Researchers have found that a digital therapeutic platform using gaming concepts can help adults diagnosed with major depressive disorder (MDD) improve their cognitive function
Researchers from Duke University and Stanford have found that a digital therapeutic video game can help people living with major depressive disorder (MDD).
In a study recently published in the American Journal of Psychiatry, adults diagnosed with MDD and taking antidepressant medication “significantly improved sustained attention” while playing the AKL-T03 game developed by Boston-based Akili Interactive. The mHealth game is designed to address cognitive challenges, including difficulties concentrating, decision making, slowed thinking, and forgetfulness, in people living with MDD.
“Society is facing a growing mental health crisis, with depression rates in the US increasing about 20% during the pandemic,” Richard Keefe, PhD, a professor of psychiatry at Duke University Medical Center and primary investigator of the study, said in a press release. “While mood symptoms are most often associated with MDD, equally concerning are the frequent associated cognitive impairments.”
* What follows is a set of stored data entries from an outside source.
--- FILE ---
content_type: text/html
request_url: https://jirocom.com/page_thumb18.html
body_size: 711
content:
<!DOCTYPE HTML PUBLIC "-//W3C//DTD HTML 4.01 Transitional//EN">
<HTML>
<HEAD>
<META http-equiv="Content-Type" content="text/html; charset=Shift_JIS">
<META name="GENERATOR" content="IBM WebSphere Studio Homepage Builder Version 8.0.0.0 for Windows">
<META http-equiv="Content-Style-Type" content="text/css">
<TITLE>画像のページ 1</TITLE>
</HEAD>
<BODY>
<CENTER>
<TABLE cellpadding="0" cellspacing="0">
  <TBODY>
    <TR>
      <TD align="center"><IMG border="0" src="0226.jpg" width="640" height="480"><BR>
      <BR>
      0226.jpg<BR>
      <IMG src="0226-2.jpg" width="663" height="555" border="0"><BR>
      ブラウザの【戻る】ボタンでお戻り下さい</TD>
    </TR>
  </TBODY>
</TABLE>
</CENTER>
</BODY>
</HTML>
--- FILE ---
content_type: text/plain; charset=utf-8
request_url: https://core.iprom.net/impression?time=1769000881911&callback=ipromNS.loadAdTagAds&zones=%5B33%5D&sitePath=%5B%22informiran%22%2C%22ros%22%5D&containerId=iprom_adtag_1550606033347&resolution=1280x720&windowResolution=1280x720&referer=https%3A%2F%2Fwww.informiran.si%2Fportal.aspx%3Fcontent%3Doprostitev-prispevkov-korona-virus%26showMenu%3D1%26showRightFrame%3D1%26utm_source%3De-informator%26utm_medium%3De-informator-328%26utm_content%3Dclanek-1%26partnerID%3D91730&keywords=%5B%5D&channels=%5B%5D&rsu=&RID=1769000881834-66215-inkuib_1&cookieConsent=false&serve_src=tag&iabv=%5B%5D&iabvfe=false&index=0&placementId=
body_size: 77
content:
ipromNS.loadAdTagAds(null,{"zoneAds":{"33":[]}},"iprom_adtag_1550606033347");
“More than ever, we need safe and effective ways to support these patients – new tools that can be easily and broadly accessed,” he added. “Based on the results of this study, AKL-T03 has the potential to play a meaningful role in the treatment of MDD patients.”
Digital health companies like Akili have been developing mHealth games for several years to address a variety of health concerns, from behavioral health treatment to chronic care management for conditions ranging from diabetes and asthma to cancer. Many of the products have been tailored for children and young adults, who respond well to games and gaming concepts.
Digital health platforms are especially attractive to care providers because they can be administered at home, in a more comfortable environment for patients, rather than a clinic or doctor’s office, and they can be used when appropriate for the patient.
To address an older population, Akili modified its AKL-T01 digital therapeutic, branded as EndeavorRx and cleared by the US Food and Drug Administration to treat attention symptoms in children ages 8-12 diagnosed with ADHD. The company’s AKL-T03 is an investigational medical device not yet cleared by the FDA and designed on the same technology platform.
The treatment could help the more than 16 million people in the US who are living with MDD, and who suffer from cognitive impairments that aren’t eased through medication.
“Addressing cognitive impairments associated with depression has been an area of interest from healthcare professionals and companies over recent years, yet options remain limited for patients,” Anil S. Jina MD, Chief Medical Officer of Akili, said in the press release. “Akili’s technology is designed to target specific neural networks related to attention function and this study demonstrates the important role it could play in the treatment of patients with cognitive dysfunction in depression.”
In the study, titled the Software Treatment for Actively Reducing the Severity of Cognitive Deficits in Major Depressive Disorder (STARS-MDD), Keefe and Amit Etkin, MD, PhD, of the Department of Psychiatry and Behavioral Sciences and Wu Tsai Neurosciences Institute at Stanford, working with Elena Cañadas, PhD, and Deborah Farlow, PhD, both from Akili, tested the platform on some 80 adults over a six-week time span.
“The results in this randomized controlled trial of an at-home digital intervention for cognitive impairment in patients diagnosed with major depressive disorder indicate that the active intervention, AKL-T03, significantly improved performance on the primary outcome measure of sustained attention compared with the control condition in adults 25–55 years old,” they concluded in the study. “Across a range of secondary and exploratory outcome measures targeting a variety of cognitive domains, including working memory, processing speed, task switching (e.g., letter-number sequencing, symbol coding test), depressive symptoms, and subjective cognitive symptoms (e.g., HAM-D, PHQ, and CPFQ) and quality of life (e.g., WSAS and Q-LES-Q), the benefit of AKL-T03 was not superior to the control intervention.”
“In summary, compared with a control condition, AKL-T03 demonstrated significant improvement on the primary objective measure of cognition in patients with major depression,” they added. “The intervention was well tolerated and presented minimal adverse events. The digital nature of the intervention could help to increase access for patients who otherwise might not find a solution for their depression-related cognitive difficulties.”
Eric Wicklund is the associate content manager and senior editor for Innovation, Technology, and Pharma for HealthLeaders.